[EXERCISE] Gather every line of the items below that contains the word "away".

**** GIVEN ENTRIES

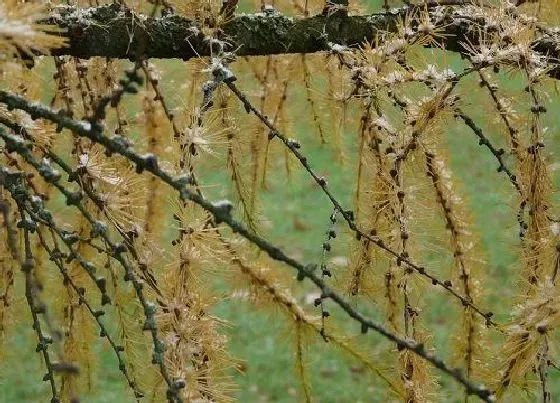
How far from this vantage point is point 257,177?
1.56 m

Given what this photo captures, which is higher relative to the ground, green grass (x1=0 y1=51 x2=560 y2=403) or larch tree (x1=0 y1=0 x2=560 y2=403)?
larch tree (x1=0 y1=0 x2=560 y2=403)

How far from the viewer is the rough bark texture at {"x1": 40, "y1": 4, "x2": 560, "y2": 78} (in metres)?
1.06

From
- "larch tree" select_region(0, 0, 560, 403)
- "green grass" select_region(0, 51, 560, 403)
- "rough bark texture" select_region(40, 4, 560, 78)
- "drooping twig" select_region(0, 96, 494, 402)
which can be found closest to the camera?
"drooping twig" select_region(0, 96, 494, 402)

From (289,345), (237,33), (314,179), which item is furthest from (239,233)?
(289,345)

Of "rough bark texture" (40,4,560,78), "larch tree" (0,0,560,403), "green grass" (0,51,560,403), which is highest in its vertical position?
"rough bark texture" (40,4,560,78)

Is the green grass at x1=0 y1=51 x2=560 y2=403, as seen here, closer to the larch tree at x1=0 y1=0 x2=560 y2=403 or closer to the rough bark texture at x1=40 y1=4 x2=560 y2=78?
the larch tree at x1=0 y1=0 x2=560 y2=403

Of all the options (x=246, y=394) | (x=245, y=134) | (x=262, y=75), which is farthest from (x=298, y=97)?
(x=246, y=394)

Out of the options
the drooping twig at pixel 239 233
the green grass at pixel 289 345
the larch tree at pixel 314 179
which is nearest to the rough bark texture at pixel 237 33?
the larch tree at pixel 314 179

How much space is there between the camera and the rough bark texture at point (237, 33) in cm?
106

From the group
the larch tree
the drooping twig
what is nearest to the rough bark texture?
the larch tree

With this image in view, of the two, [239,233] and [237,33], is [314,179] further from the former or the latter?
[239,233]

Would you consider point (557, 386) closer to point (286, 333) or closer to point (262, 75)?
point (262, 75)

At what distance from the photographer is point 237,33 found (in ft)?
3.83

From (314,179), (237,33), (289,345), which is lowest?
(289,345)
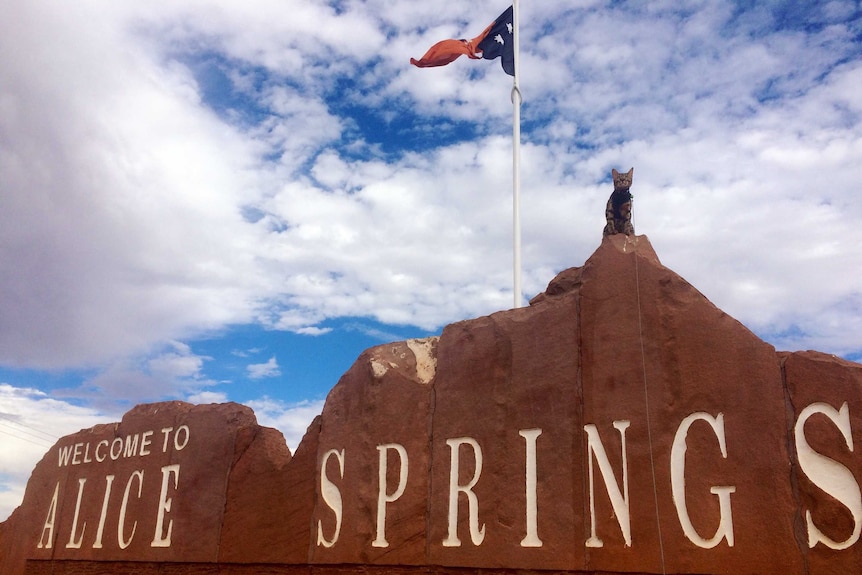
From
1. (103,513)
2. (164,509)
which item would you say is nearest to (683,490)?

********
**** GIVEN ENTRIES

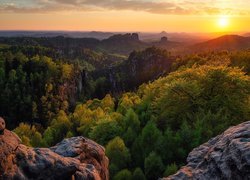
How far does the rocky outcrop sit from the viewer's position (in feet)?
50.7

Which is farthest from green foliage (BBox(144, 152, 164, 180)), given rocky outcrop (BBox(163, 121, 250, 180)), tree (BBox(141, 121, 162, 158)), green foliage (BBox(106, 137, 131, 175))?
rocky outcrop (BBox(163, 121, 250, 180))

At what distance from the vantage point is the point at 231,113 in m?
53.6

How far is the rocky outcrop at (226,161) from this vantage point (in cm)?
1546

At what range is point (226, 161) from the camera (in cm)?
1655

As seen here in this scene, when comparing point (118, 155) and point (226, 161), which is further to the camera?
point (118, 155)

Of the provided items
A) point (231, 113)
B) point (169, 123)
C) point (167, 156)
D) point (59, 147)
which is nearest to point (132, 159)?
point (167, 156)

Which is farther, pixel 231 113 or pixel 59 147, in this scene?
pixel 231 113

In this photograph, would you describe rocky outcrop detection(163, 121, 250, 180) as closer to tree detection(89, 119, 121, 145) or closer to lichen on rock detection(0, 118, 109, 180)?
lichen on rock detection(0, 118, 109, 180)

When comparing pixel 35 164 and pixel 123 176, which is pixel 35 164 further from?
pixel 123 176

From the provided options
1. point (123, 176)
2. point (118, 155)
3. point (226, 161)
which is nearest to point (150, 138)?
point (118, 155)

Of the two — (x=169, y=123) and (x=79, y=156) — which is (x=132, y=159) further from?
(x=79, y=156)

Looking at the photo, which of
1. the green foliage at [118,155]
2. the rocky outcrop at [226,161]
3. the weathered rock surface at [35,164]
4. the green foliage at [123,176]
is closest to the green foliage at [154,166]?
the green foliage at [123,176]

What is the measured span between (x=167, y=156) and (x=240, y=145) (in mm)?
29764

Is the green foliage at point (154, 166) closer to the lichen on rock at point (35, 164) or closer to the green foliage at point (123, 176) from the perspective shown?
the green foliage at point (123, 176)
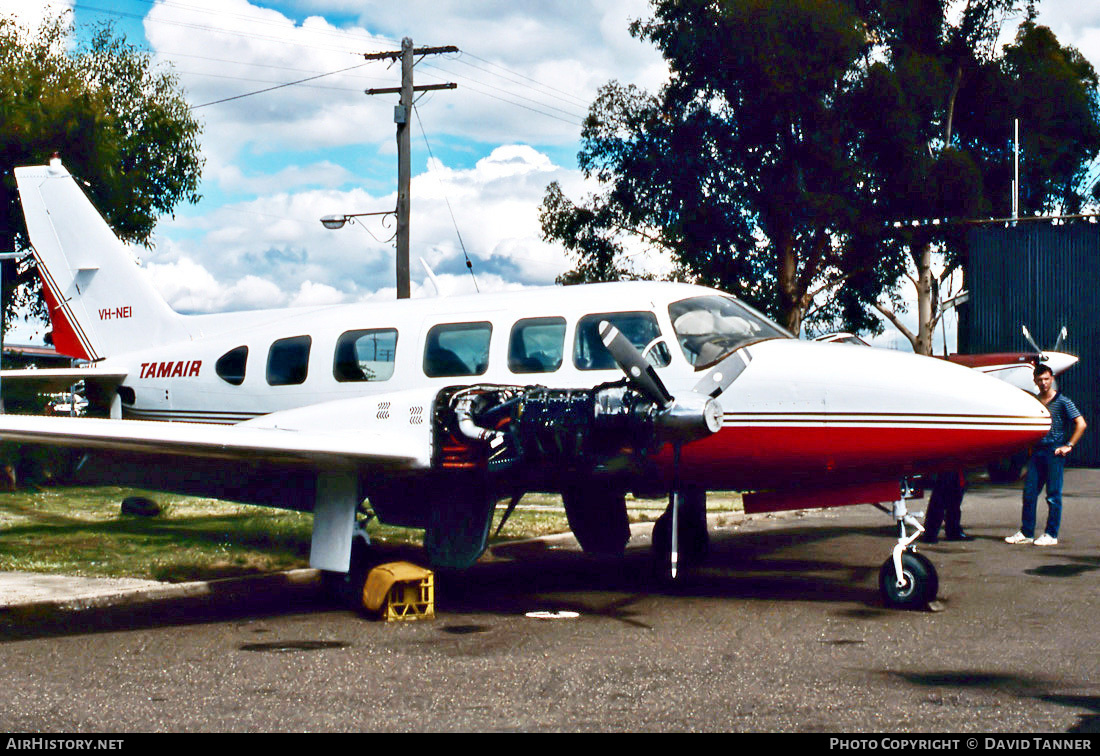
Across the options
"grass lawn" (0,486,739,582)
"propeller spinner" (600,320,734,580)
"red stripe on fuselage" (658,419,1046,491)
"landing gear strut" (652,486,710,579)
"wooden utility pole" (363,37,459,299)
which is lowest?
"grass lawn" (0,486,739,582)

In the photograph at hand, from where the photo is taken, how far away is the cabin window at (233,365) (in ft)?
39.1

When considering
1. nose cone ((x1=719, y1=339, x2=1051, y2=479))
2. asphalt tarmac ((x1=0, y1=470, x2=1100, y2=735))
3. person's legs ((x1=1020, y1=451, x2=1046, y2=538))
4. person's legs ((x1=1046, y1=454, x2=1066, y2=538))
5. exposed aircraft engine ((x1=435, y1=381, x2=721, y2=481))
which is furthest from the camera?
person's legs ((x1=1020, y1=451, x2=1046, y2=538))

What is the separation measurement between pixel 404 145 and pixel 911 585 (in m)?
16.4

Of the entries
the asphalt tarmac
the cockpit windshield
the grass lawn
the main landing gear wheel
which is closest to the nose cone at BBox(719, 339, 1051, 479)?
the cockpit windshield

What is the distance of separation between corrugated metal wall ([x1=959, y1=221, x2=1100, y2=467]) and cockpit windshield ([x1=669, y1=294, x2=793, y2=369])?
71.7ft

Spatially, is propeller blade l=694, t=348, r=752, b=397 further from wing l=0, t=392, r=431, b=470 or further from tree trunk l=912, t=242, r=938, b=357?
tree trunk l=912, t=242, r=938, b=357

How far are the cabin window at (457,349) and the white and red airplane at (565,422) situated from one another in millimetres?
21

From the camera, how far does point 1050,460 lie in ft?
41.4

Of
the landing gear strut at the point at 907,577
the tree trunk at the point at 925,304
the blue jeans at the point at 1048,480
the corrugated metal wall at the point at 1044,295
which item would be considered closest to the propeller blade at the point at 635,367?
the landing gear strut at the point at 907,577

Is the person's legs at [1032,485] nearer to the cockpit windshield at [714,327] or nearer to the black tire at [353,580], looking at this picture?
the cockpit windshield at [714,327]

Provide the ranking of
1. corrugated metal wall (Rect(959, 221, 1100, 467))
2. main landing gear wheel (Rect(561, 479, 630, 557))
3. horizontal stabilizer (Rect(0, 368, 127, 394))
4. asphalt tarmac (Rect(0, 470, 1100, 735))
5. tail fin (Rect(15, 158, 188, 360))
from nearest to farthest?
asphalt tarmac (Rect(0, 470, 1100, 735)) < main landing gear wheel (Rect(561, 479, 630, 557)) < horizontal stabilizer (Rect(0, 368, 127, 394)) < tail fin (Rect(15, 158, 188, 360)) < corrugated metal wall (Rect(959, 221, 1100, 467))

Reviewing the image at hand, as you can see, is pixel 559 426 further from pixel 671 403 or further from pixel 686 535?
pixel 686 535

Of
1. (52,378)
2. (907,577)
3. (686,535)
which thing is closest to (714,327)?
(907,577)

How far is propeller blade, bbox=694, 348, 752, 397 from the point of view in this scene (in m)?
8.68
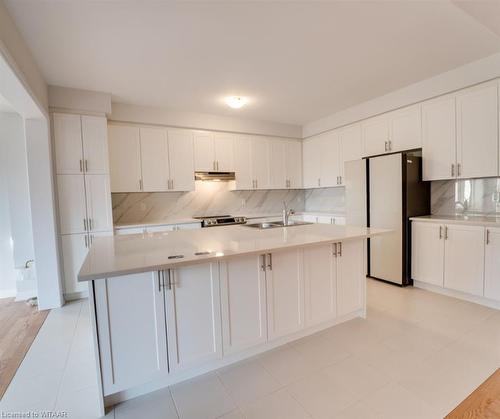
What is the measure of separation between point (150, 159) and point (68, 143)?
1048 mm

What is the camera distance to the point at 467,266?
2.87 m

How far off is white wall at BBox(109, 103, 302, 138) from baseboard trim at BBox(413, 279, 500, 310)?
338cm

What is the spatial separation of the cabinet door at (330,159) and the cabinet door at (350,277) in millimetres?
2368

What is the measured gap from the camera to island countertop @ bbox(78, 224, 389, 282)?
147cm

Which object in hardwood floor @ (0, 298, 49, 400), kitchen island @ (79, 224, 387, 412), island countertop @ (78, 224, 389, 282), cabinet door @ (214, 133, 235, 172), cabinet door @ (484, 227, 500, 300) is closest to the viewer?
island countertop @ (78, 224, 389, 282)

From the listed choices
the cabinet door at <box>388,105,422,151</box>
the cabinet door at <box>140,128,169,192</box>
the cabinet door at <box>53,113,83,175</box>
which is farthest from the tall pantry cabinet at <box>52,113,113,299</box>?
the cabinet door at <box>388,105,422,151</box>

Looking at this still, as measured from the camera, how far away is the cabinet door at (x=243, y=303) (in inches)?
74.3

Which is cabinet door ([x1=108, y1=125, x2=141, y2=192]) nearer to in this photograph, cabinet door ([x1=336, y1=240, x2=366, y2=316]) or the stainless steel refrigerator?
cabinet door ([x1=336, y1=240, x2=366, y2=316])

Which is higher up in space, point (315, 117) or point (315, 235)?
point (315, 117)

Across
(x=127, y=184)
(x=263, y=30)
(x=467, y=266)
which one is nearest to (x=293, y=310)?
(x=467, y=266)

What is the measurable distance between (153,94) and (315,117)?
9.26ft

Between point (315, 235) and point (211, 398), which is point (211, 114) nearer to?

********

[EXPECTED ANSWER]
In the photograph at hand, from where the photo is taken, how far away is the cabin window at (233,365) (in ft)?
Looking at this still, as measured from the camera, how far away is the cabinet door at (x=243, y=303) (in inches)?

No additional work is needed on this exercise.